Documents show Zoom AI Companiona generative tool built on LLM models from OpenAI, Anthropic, Meta, and the company’s own models, introduced last fall. It can take a meeting transcript and organize it into templates or create tables, checklists, and trackers to organize processes and tasks. The documents can then be integrated into Zoom meetings for sharing and editing.

“AI is what makes the experience so different,” says Smita Hashim, Zoom’s chief product officer. “The goal is that the mundane, high-effort tasks that take up so much of our time can be done by AI.”

Zoom Docs is the latest update to the company’s collaboration tool Workplace, which was published in MarchIt’s an attempt to attract customers in a crowded market: Google Workspace and Microsoft 365 dominate the space and have already added their own AI features to tools and their laptops.

“It’s a very difficult market to compete in,” says Will McKeon-White, senior analyst for infrastructure and operations at Forrester, but it’s not impossible—Google Docs has thrived in a world where Microsoft Word once reigned supreme. Google Workspace has more than 3 billion usersone sec Microsoft Teams has over 320 million monthly busy users.

Here, Zoom is betting on price, which will matter: Its Workplace plans include the company’s AI Companion software (Zoom Workplace Costs between $14 and $19 per user per month for smaller businesses. Microsoft Co-pilot for 365 the add-on costs $30 per month per user, and Twins for businesses from Google costs $20 to $30 per user per month, on top of the basic cost of the service).

Gemini can also support users brainstorm Google Docscreate images, summarize and refine text. I Co-pilot can work in Word, PowerPoint and Excel, analyzing information, rewriting it and creating presentations.

Convincing companies to switch from one workplace technology provider to another is tough, and Zoom can count on the fact that many organizations are already using Zoom alongside another, leaving them open to the switch. Zoom was looking for the next substantial thing that could replicate its rapid growth during Covid-19 lockdowns, as people worked via Zoom and even attended Zoom weddings. By early 2023, the company had reached a tipping point — the number of customers willing to pay for Zoom had already done so, and fewer were turning to it for “fun” Zoom calls with family or friends.
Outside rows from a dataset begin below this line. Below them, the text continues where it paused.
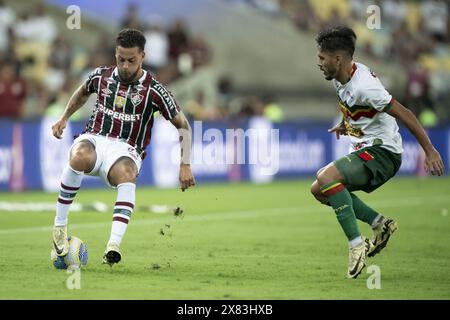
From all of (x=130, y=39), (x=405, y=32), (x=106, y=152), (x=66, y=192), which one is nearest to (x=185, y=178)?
(x=106, y=152)

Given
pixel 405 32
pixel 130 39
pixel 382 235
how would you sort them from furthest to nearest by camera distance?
Result: 1. pixel 405 32
2. pixel 382 235
3. pixel 130 39

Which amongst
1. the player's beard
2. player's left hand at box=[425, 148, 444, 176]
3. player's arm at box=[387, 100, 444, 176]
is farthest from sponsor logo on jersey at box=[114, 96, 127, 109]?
player's left hand at box=[425, 148, 444, 176]

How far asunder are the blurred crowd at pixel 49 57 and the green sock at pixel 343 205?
12.3 metres

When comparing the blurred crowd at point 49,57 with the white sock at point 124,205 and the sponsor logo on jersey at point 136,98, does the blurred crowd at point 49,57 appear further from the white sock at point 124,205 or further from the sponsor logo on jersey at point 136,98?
the white sock at point 124,205

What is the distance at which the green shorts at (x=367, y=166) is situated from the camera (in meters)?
9.28

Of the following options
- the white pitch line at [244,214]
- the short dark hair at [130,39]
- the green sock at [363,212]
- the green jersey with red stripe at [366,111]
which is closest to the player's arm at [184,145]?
the short dark hair at [130,39]

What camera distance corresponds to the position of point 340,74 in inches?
365

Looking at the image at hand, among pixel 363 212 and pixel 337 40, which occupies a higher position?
pixel 337 40

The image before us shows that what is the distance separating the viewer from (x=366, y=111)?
9.33 metres

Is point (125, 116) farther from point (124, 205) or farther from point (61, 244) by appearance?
point (61, 244)

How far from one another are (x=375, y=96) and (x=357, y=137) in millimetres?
746

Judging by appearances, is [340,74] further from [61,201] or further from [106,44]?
[106,44]

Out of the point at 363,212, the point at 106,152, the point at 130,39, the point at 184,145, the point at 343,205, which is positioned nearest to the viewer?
the point at 343,205
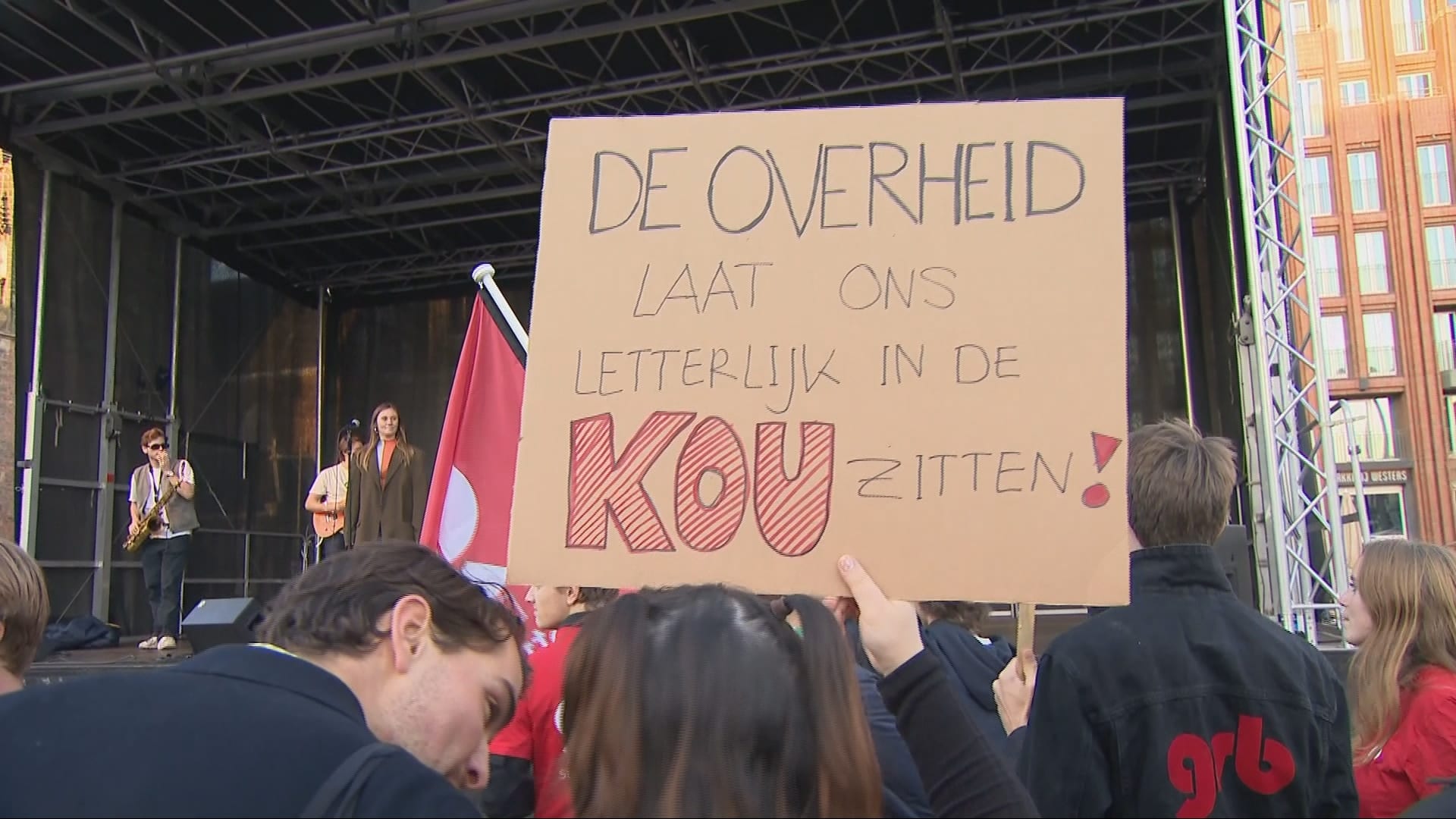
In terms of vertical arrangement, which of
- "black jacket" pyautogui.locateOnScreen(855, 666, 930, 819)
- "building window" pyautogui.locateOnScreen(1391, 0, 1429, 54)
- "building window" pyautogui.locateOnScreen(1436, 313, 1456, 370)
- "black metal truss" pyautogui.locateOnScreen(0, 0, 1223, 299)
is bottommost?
"black jacket" pyautogui.locateOnScreen(855, 666, 930, 819)

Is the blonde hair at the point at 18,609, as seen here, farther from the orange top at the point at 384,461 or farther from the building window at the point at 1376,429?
the building window at the point at 1376,429

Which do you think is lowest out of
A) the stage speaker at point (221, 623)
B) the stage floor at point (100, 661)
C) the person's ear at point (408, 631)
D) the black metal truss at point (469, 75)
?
the stage floor at point (100, 661)

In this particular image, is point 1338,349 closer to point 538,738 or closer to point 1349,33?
point 1349,33

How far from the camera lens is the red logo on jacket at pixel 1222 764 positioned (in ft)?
5.32

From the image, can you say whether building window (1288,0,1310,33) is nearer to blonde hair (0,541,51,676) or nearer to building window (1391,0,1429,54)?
building window (1391,0,1429,54)

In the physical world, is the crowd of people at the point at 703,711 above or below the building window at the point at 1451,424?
below

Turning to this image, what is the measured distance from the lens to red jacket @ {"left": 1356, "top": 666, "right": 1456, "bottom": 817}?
A: 82.7 inches

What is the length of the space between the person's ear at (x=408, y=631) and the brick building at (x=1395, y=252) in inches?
1365

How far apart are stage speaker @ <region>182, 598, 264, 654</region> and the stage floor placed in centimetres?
317

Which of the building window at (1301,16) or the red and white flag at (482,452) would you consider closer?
the red and white flag at (482,452)

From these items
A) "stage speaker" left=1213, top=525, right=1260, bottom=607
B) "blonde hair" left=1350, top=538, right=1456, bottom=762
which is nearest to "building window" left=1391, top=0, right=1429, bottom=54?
"stage speaker" left=1213, top=525, right=1260, bottom=607

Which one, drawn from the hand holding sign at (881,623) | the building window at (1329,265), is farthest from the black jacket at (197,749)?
the building window at (1329,265)

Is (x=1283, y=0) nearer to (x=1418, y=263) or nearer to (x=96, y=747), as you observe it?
(x=96, y=747)

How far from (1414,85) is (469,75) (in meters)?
31.4
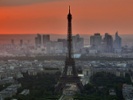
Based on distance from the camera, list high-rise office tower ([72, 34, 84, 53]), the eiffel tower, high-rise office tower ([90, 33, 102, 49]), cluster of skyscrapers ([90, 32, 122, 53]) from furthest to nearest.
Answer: high-rise office tower ([90, 33, 102, 49]), high-rise office tower ([72, 34, 84, 53]), cluster of skyscrapers ([90, 32, 122, 53]), the eiffel tower

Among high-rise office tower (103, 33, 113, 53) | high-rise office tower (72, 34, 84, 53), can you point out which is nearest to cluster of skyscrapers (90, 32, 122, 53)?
high-rise office tower (103, 33, 113, 53)

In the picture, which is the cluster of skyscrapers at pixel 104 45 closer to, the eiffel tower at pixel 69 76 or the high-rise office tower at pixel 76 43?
the high-rise office tower at pixel 76 43

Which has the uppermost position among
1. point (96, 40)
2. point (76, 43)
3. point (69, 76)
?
point (96, 40)

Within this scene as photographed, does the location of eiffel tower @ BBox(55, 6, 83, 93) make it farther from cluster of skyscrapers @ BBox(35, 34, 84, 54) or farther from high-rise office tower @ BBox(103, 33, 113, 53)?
high-rise office tower @ BBox(103, 33, 113, 53)

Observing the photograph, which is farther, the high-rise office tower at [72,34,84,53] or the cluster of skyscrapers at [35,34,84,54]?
the high-rise office tower at [72,34,84,53]

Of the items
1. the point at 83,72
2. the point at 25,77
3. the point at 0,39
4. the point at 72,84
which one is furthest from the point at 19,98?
the point at 0,39

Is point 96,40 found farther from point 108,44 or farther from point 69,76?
point 69,76

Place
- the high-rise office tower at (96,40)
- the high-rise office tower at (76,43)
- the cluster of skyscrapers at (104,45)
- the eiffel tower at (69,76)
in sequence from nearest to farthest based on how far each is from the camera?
the eiffel tower at (69,76)
the cluster of skyscrapers at (104,45)
the high-rise office tower at (76,43)
the high-rise office tower at (96,40)

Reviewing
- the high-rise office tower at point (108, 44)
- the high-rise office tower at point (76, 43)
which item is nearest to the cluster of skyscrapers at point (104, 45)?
the high-rise office tower at point (108, 44)

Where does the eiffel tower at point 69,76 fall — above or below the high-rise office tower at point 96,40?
below

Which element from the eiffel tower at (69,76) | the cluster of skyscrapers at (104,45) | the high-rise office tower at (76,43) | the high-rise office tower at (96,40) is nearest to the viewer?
the eiffel tower at (69,76)

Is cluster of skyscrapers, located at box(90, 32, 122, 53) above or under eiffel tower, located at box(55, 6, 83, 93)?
above

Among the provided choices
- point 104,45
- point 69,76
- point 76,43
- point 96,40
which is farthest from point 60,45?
point 69,76
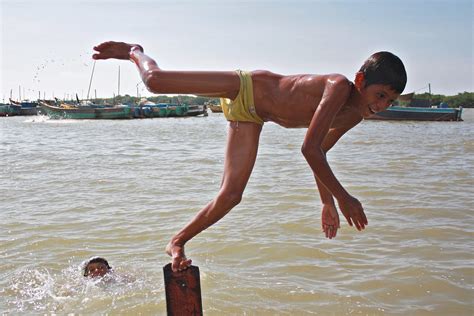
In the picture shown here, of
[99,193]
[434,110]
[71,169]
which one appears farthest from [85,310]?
[434,110]

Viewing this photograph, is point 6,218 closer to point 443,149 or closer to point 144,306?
point 144,306

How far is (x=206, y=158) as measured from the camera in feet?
49.5

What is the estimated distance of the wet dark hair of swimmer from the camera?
5.12 m

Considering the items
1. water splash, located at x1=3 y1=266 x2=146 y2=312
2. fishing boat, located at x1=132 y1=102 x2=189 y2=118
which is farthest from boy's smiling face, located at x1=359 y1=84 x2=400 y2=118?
fishing boat, located at x1=132 y1=102 x2=189 y2=118

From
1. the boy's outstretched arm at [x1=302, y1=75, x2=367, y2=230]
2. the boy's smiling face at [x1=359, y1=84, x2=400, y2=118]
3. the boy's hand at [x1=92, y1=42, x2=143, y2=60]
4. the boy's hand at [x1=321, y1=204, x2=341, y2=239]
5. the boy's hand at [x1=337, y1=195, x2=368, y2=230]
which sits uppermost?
the boy's hand at [x1=92, y1=42, x2=143, y2=60]

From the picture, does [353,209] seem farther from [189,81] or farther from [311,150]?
[189,81]

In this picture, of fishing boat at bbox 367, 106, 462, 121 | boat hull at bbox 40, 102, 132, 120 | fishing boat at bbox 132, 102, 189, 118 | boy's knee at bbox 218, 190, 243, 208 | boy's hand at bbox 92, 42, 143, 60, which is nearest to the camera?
boy's knee at bbox 218, 190, 243, 208

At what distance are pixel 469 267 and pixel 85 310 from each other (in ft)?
11.7

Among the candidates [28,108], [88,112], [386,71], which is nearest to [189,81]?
[386,71]

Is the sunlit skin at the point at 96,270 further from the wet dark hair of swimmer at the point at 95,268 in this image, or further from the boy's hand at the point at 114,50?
the boy's hand at the point at 114,50

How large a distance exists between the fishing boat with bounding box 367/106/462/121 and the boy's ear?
40.1 metres

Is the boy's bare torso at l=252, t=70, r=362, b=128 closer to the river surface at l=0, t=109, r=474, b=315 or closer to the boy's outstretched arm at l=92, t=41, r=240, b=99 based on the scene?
the boy's outstretched arm at l=92, t=41, r=240, b=99

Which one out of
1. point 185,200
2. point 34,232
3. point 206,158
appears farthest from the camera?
point 206,158

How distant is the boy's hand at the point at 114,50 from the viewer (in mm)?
3723
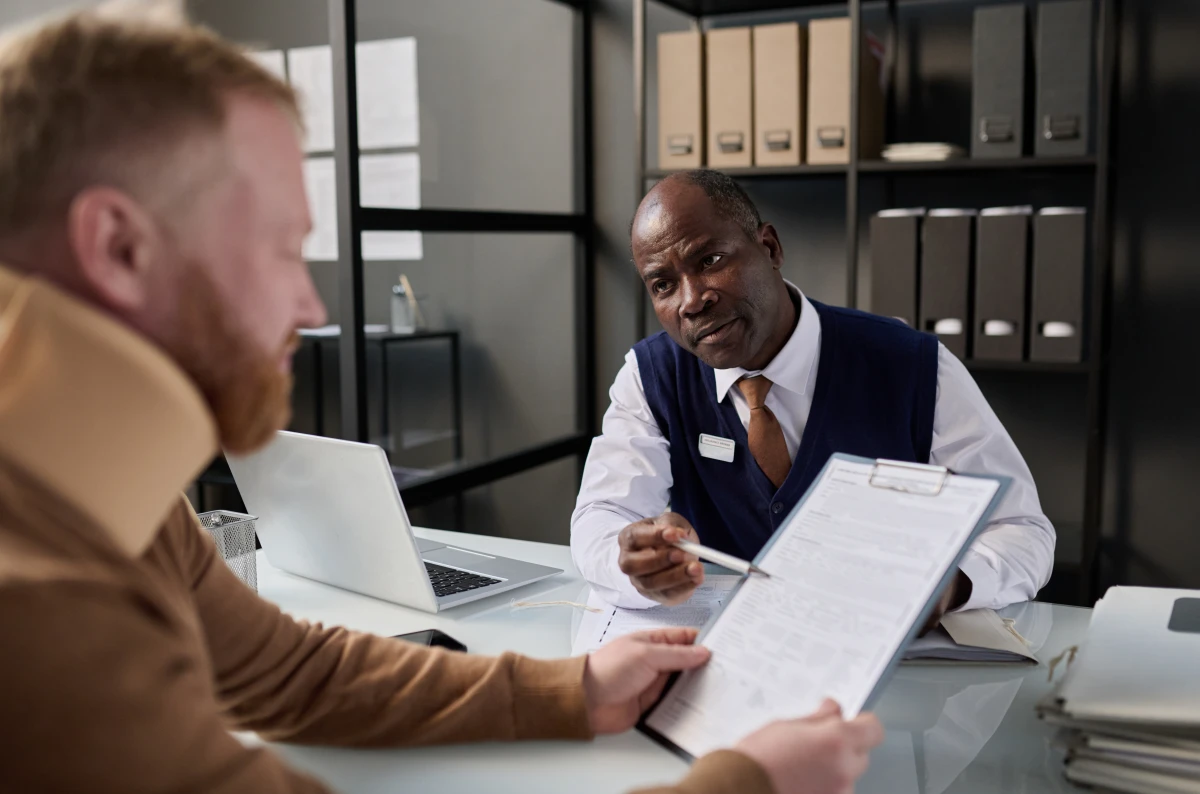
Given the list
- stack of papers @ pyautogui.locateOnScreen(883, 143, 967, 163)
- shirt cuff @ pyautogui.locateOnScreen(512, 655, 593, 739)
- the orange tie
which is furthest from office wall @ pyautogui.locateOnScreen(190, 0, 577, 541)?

Business fell from the Nasdaq 100 at the end of 2023.and its stock price is down nearly 90 percent from its 2020 peak. Zoom laid off about 15 percent of its staff in early 2023, but apparently aware of the need to expand, it has begun integrating more calendar features and added cartoon avatars. Zoom has also recently seen growth in its Contact Centercustomer service channel for businesses. But to compete with bundled services like Google and Microsoft, which also offer video calls, it needs to do more.